- _Document text_
-----

The continuing increase in urban population and the relatively slow pace of
house-building activity mainly due to shortage of materials had rendered it
necessary to continue the controls on rents, letting and eviction imposed
earlier as a war measure or temporary legislation. The long title of the Act
shows that one its objects was to provide "for the regulation of letting
certain classes of buildings situated in urban areas" and this object is
given effect to by the provisions of Sections 1 & 2 of the Act. By section
1, the Act is made applicable to all buildings in the urban areas of the State.
However, section 2 exempts certain buildings form the operation of the Act. It
is sufficient here to extract the provisions of section 2(1), which read thus:
"Exemptions
from operation of Act: (1) Nothing in this Act shall apply to the following
namely:
(a) any
building of which the Government or a local authority or a public sector
Corporation is the landlord; or
(b) any
building belonging to or vested in a recognised educational institution, the
whole of the income from which is utilised for the purposes of such
institution; or
(c) any
building used or intended to be used as a factory within the meaning of the
Factories Act, 1948 (Act No. LXIII of 1948) (where the plant of such factory is
leased out along with the building); or
(d)
any building used or intended to be used for any other industrial purpose (that
is to say, for the purpose of manufacture, preservation or processing of 688
any goods) or as a cinema or theatre, where the plant and apparatus installed
for such purpose in the building is leased out along with the building:
Provided
that nothing in this clause shall apply in relation to any shop or other
building, situated within the precincts of the cinema or theatre, the tenancy
in respect of which has been created separately from the tenancy in respect of
the cinema or theatre; or
(e) any
building used or intended to be used as a place of public entertainment or
amusement (including any sports stadium, but not including a cinema or
theatre), or any building appurtenant thereto; or
(f)
any building built and held by a society registered under the Societies
Registration Act, 1860 (Act No XXI of 1860) or by a cooperative society,
company or firm and intended solely for its own occupation or for the
occupation of any of its officers or servants, whether on rent or free of rent,
or as a guest house, by whatever name called, for the occupation of per sons
having dealing with it in the ordinary course of business "
9 The
clear effect of this section is that if any building falls under any one of the
above clauses, it is exempt from the operation of the Act. The whole case of
the landlords here is that the premises in question falls under clause (d) The
appellant, on the other hand, starts from the uncontroverted position that, as
on 30.09 1984 the building was covered by the provisions of the Act. It is
contended that, once this position is admitted, there is no escape from the
conclusion that any subsequent letting of the premises can only be in the
manner prescribed in Chapter III of the Act, which contains provisions for the
regulation of letting of premises governed by the Act. The scheme of these
provisions is that the District Magistrate maintains two registers one of all vacancies
of buildings to which the Act applies and the other, of all applications, by
needy persons, for allotment The vacancies come to the notice of the District
Magistrate by reason of an obligation imposed on landlords and tenants to
notify the vacancy or expected vacancy to him within a stated period (s. 15).

-----

- _Stated exercise 1_
Translate this sentence from the passage on urban rent control into Spanish: "By section 1, the Act is made applicable to all buildings in the urban areas of the State."
- _Stated exercise 2_
According to the passage on urban rent control, what two registers does the District Magistrate maintain?
- _Stated exercise 3_
Carry the passage on urban rent control forward, picking up after its last sentence.

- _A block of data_
-----

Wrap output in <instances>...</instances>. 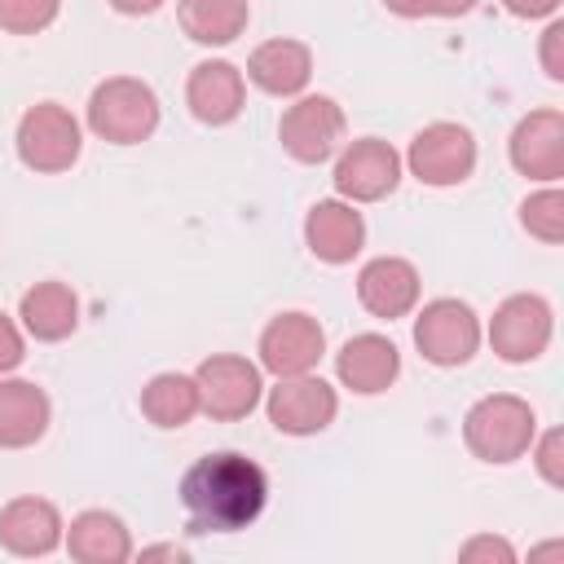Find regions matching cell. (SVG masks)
<instances>
[{
	"mask_svg": "<svg viewBox=\"0 0 564 564\" xmlns=\"http://www.w3.org/2000/svg\"><path fill=\"white\" fill-rule=\"evenodd\" d=\"M181 502L194 533H238L260 520L269 502V476L256 458L238 449L203 454L181 476Z\"/></svg>",
	"mask_w": 564,
	"mask_h": 564,
	"instance_id": "6da1fadb",
	"label": "cell"
},
{
	"mask_svg": "<svg viewBox=\"0 0 564 564\" xmlns=\"http://www.w3.org/2000/svg\"><path fill=\"white\" fill-rule=\"evenodd\" d=\"M538 436V414L516 392H489L463 414V441L480 463H516Z\"/></svg>",
	"mask_w": 564,
	"mask_h": 564,
	"instance_id": "7a4b0ae2",
	"label": "cell"
},
{
	"mask_svg": "<svg viewBox=\"0 0 564 564\" xmlns=\"http://www.w3.org/2000/svg\"><path fill=\"white\" fill-rule=\"evenodd\" d=\"M84 119H88V132L110 145H141L159 128V97L137 75H110L93 88Z\"/></svg>",
	"mask_w": 564,
	"mask_h": 564,
	"instance_id": "3957f363",
	"label": "cell"
},
{
	"mask_svg": "<svg viewBox=\"0 0 564 564\" xmlns=\"http://www.w3.org/2000/svg\"><path fill=\"white\" fill-rule=\"evenodd\" d=\"M13 145H18V159L22 167L40 172V176H57V172H70L79 150H84V128L79 119L57 106V101H35L22 119H18V132H13Z\"/></svg>",
	"mask_w": 564,
	"mask_h": 564,
	"instance_id": "277c9868",
	"label": "cell"
},
{
	"mask_svg": "<svg viewBox=\"0 0 564 564\" xmlns=\"http://www.w3.org/2000/svg\"><path fill=\"white\" fill-rule=\"evenodd\" d=\"M480 339H485V330L467 300L441 295V300H427L414 317V348L423 352V361H432L441 370L467 366L476 357Z\"/></svg>",
	"mask_w": 564,
	"mask_h": 564,
	"instance_id": "5b68a950",
	"label": "cell"
},
{
	"mask_svg": "<svg viewBox=\"0 0 564 564\" xmlns=\"http://www.w3.org/2000/svg\"><path fill=\"white\" fill-rule=\"evenodd\" d=\"M485 335H489V348H494L507 366L538 361V357L551 348L555 308H551V300H542L538 291H516V295H507V300L494 308Z\"/></svg>",
	"mask_w": 564,
	"mask_h": 564,
	"instance_id": "8992f818",
	"label": "cell"
},
{
	"mask_svg": "<svg viewBox=\"0 0 564 564\" xmlns=\"http://www.w3.org/2000/svg\"><path fill=\"white\" fill-rule=\"evenodd\" d=\"M414 181L432 185V189H449V185H463L471 172H476V137L463 128V123H449V119H436L427 128L414 132L405 159Z\"/></svg>",
	"mask_w": 564,
	"mask_h": 564,
	"instance_id": "52a82bcc",
	"label": "cell"
},
{
	"mask_svg": "<svg viewBox=\"0 0 564 564\" xmlns=\"http://www.w3.org/2000/svg\"><path fill=\"white\" fill-rule=\"evenodd\" d=\"M194 383H198V410L220 419V423H234V419H247L260 397H264V379H260V366L238 357V352H212L198 361L194 370Z\"/></svg>",
	"mask_w": 564,
	"mask_h": 564,
	"instance_id": "ba28073f",
	"label": "cell"
},
{
	"mask_svg": "<svg viewBox=\"0 0 564 564\" xmlns=\"http://www.w3.org/2000/svg\"><path fill=\"white\" fill-rule=\"evenodd\" d=\"M344 110L326 93L295 97L278 119V141L295 163H326L344 145Z\"/></svg>",
	"mask_w": 564,
	"mask_h": 564,
	"instance_id": "9c48e42d",
	"label": "cell"
},
{
	"mask_svg": "<svg viewBox=\"0 0 564 564\" xmlns=\"http://www.w3.org/2000/svg\"><path fill=\"white\" fill-rule=\"evenodd\" d=\"M264 410H269V423H273L278 432H286V436H317V432H326V427L335 423V414H339V392H335L322 375H313V370H304V375H282V379L269 388Z\"/></svg>",
	"mask_w": 564,
	"mask_h": 564,
	"instance_id": "30bf717a",
	"label": "cell"
},
{
	"mask_svg": "<svg viewBox=\"0 0 564 564\" xmlns=\"http://www.w3.org/2000/svg\"><path fill=\"white\" fill-rule=\"evenodd\" d=\"M401 167H405L401 154L383 137H357L339 150L330 181H335L339 198H348V203H379L397 189Z\"/></svg>",
	"mask_w": 564,
	"mask_h": 564,
	"instance_id": "8fae6325",
	"label": "cell"
},
{
	"mask_svg": "<svg viewBox=\"0 0 564 564\" xmlns=\"http://www.w3.org/2000/svg\"><path fill=\"white\" fill-rule=\"evenodd\" d=\"M507 159L520 176L542 181V185H560V176H564V115L555 106L529 110L511 128Z\"/></svg>",
	"mask_w": 564,
	"mask_h": 564,
	"instance_id": "7c38bea8",
	"label": "cell"
},
{
	"mask_svg": "<svg viewBox=\"0 0 564 564\" xmlns=\"http://www.w3.org/2000/svg\"><path fill=\"white\" fill-rule=\"evenodd\" d=\"M260 370L269 375H304L322 361L326 352V330L313 313H278L264 330H260Z\"/></svg>",
	"mask_w": 564,
	"mask_h": 564,
	"instance_id": "4fadbf2b",
	"label": "cell"
},
{
	"mask_svg": "<svg viewBox=\"0 0 564 564\" xmlns=\"http://www.w3.org/2000/svg\"><path fill=\"white\" fill-rule=\"evenodd\" d=\"M62 538H66V520L48 498L22 494L0 507V546L9 555L40 560V555H53L62 546Z\"/></svg>",
	"mask_w": 564,
	"mask_h": 564,
	"instance_id": "5bb4252c",
	"label": "cell"
},
{
	"mask_svg": "<svg viewBox=\"0 0 564 564\" xmlns=\"http://www.w3.org/2000/svg\"><path fill=\"white\" fill-rule=\"evenodd\" d=\"M242 101H247V75L225 62V57H207L189 70L185 79V106L198 123L207 128H225L242 115Z\"/></svg>",
	"mask_w": 564,
	"mask_h": 564,
	"instance_id": "9a60e30c",
	"label": "cell"
},
{
	"mask_svg": "<svg viewBox=\"0 0 564 564\" xmlns=\"http://www.w3.org/2000/svg\"><path fill=\"white\" fill-rule=\"evenodd\" d=\"M419 269L405 260V256H375L361 264L357 273V300L370 317H383V322H397L405 313H414L419 304Z\"/></svg>",
	"mask_w": 564,
	"mask_h": 564,
	"instance_id": "2e32d148",
	"label": "cell"
},
{
	"mask_svg": "<svg viewBox=\"0 0 564 564\" xmlns=\"http://www.w3.org/2000/svg\"><path fill=\"white\" fill-rule=\"evenodd\" d=\"M335 375L348 392L357 397H379L397 383L401 375V352L388 335H375V330H361L352 339H344V348L335 352Z\"/></svg>",
	"mask_w": 564,
	"mask_h": 564,
	"instance_id": "e0dca14e",
	"label": "cell"
},
{
	"mask_svg": "<svg viewBox=\"0 0 564 564\" xmlns=\"http://www.w3.org/2000/svg\"><path fill=\"white\" fill-rule=\"evenodd\" d=\"M304 247L322 264H348L366 247V220L348 198H322L304 216Z\"/></svg>",
	"mask_w": 564,
	"mask_h": 564,
	"instance_id": "ac0fdd59",
	"label": "cell"
},
{
	"mask_svg": "<svg viewBox=\"0 0 564 564\" xmlns=\"http://www.w3.org/2000/svg\"><path fill=\"white\" fill-rule=\"evenodd\" d=\"M247 79L269 97H300L313 79V48L291 35L264 40L247 57Z\"/></svg>",
	"mask_w": 564,
	"mask_h": 564,
	"instance_id": "d6986e66",
	"label": "cell"
},
{
	"mask_svg": "<svg viewBox=\"0 0 564 564\" xmlns=\"http://www.w3.org/2000/svg\"><path fill=\"white\" fill-rule=\"evenodd\" d=\"M48 419H53V401L40 383L0 375V445L4 449L35 445L48 432Z\"/></svg>",
	"mask_w": 564,
	"mask_h": 564,
	"instance_id": "ffe728a7",
	"label": "cell"
},
{
	"mask_svg": "<svg viewBox=\"0 0 564 564\" xmlns=\"http://www.w3.org/2000/svg\"><path fill=\"white\" fill-rule=\"evenodd\" d=\"M62 546L79 564H123V560H132V533H128V524L115 511H101V507L79 511L66 524Z\"/></svg>",
	"mask_w": 564,
	"mask_h": 564,
	"instance_id": "44dd1931",
	"label": "cell"
},
{
	"mask_svg": "<svg viewBox=\"0 0 564 564\" xmlns=\"http://www.w3.org/2000/svg\"><path fill=\"white\" fill-rule=\"evenodd\" d=\"M18 322L31 339L40 344H57L79 326V295L66 282H35L31 291H22L18 300Z\"/></svg>",
	"mask_w": 564,
	"mask_h": 564,
	"instance_id": "7402d4cb",
	"label": "cell"
},
{
	"mask_svg": "<svg viewBox=\"0 0 564 564\" xmlns=\"http://www.w3.org/2000/svg\"><path fill=\"white\" fill-rule=\"evenodd\" d=\"M176 22L194 44H234L251 22V0H176Z\"/></svg>",
	"mask_w": 564,
	"mask_h": 564,
	"instance_id": "603a6c76",
	"label": "cell"
},
{
	"mask_svg": "<svg viewBox=\"0 0 564 564\" xmlns=\"http://www.w3.org/2000/svg\"><path fill=\"white\" fill-rule=\"evenodd\" d=\"M141 414L154 427H167V432L172 427H185L198 414V383H194V375H181V370L154 375L141 388Z\"/></svg>",
	"mask_w": 564,
	"mask_h": 564,
	"instance_id": "cb8c5ba5",
	"label": "cell"
},
{
	"mask_svg": "<svg viewBox=\"0 0 564 564\" xmlns=\"http://www.w3.org/2000/svg\"><path fill=\"white\" fill-rule=\"evenodd\" d=\"M520 225L529 238L538 242H564V189L560 185H542L538 194H529L520 203Z\"/></svg>",
	"mask_w": 564,
	"mask_h": 564,
	"instance_id": "d4e9b609",
	"label": "cell"
},
{
	"mask_svg": "<svg viewBox=\"0 0 564 564\" xmlns=\"http://www.w3.org/2000/svg\"><path fill=\"white\" fill-rule=\"evenodd\" d=\"M62 0H0V31L9 35H40L57 22Z\"/></svg>",
	"mask_w": 564,
	"mask_h": 564,
	"instance_id": "484cf974",
	"label": "cell"
},
{
	"mask_svg": "<svg viewBox=\"0 0 564 564\" xmlns=\"http://www.w3.org/2000/svg\"><path fill=\"white\" fill-rule=\"evenodd\" d=\"M529 454H533L538 476H542L551 489H560V485H564V432H560V427H551V432L533 436Z\"/></svg>",
	"mask_w": 564,
	"mask_h": 564,
	"instance_id": "4316f807",
	"label": "cell"
},
{
	"mask_svg": "<svg viewBox=\"0 0 564 564\" xmlns=\"http://www.w3.org/2000/svg\"><path fill=\"white\" fill-rule=\"evenodd\" d=\"M458 560H467V564H480V560H498V564H511L516 560V546L507 542V538H494V533H476V538H467L463 546H458Z\"/></svg>",
	"mask_w": 564,
	"mask_h": 564,
	"instance_id": "83f0119b",
	"label": "cell"
},
{
	"mask_svg": "<svg viewBox=\"0 0 564 564\" xmlns=\"http://www.w3.org/2000/svg\"><path fill=\"white\" fill-rule=\"evenodd\" d=\"M538 57H542V70H546V79H564V22L560 18H551L546 22V31H542V44H538Z\"/></svg>",
	"mask_w": 564,
	"mask_h": 564,
	"instance_id": "f1b7e54d",
	"label": "cell"
},
{
	"mask_svg": "<svg viewBox=\"0 0 564 564\" xmlns=\"http://www.w3.org/2000/svg\"><path fill=\"white\" fill-rule=\"evenodd\" d=\"M26 357V339H22V322H13L0 308V375H13Z\"/></svg>",
	"mask_w": 564,
	"mask_h": 564,
	"instance_id": "f546056e",
	"label": "cell"
},
{
	"mask_svg": "<svg viewBox=\"0 0 564 564\" xmlns=\"http://www.w3.org/2000/svg\"><path fill=\"white\" fill-rule=\"evenodd\" d=\"M502 9L516 18H555L560 0H502Z\"/></svg>",
	"mask_w": 564,
	"mask_h": 564,
	"instance_id": "4dcf8cb0",
	"label": "cell"
},
{
	"mask_svg": "<svg viewBox=\"0 0 564 564\" xmlns=\"http://www.w3.org/2000/svg\"><path fill=\"white\" fill-rule=\"evenodd\" d=\"M397 18H432V0H383Z\"/></svg>",
	"mask_w": 564,
	"mask_h": 564,
	"instance_id": "1f68e13d",
	"label": "cell"
},
{
	"mask_svg": "<svg viewBox=\"0 0 564 564\" xmlns=\"http://www.w3.org/2000/svg\"><path fill=\"white\" fill-rule=\"evenodd\" d=\"M115 13H123V18H145V13H154L163 0H106Z\"/></svg>",
	"mask_w": 564,
	"mask_h": 564,
	"instance_id": "d6a6232c",
	"label": "cell"
},
{
	"mask_svg": "<svg viewBox=\"0 0 564 564\" xmlns=\"http://www.w3.org/2000/svg\"><path fill=\"white\" fill-rule=\"evenodd\" d=\"M141 560H189V551L176 542H159V546H141Z\"/></svg>",
	"mask_w": 564,
	"mask_h": 564,
	"instance_id": "836d02e7",
	"label": "cell"
},
{
	"mask_svg": "<svg viewBox=\"0 0 564 564\" xmlns=\"http://www.w3.org/2000/svg\"><path fill=\"white\" fill-rule=\"evenodd\" d=\"M480 0H432V18H458V13H471Z\"/></svg>",
	"mask_w": 564,
	"mask_h": 564,
	"instance_id": "e575fe53",
	"label": "cell"
}]
</instances>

-----

- _Task answer 1_
En virtud de la sección 1, la Ley se aplica a todos los edificios de las zonas urbanas del Estado.

- _Task answer 2_
One register of all vacancies of buildings to which the Act applies, and another of all applications by needy persons for allotment.

- _Task answer 3_
There
are also provisions of deemed vacancy and a provision to ascertain whether a
building is vacant or not, with the details of which we are not con 689 cerned
The requirements of accommodation are known from applications in prescribed
forms received from needy persons from time to time seeking an allotment in
general or of a specific building which is or is likely to fall, vacant. The
vacancies are notified to public specifying a date on which allotment will be
considered with notice also to the landlord. On the date fixed, the District
Magistrate allots the vacant building to the applicants in accordance with the
procedure and priorities outlined in the rules. The District Magistrate, under s.
17, is required to make an allotment order within a specified period. Failing
this, the landlord is entitled to require that the building shall be allotted
to a person of his choice and the District Magistrate shall comply with his
request unless there are special and adequate reasons not to do so but to allot
the building to some other person. The landlord can also apply to the District
Magistrate to release the building to himself The landlord, however, can secure
a release order only in certain circumstances outlined in sub-section (2) of
section 16 It is unnecessary to set out these circumstances here and it is
sufficient to say that these circumstances do not exist in the present case.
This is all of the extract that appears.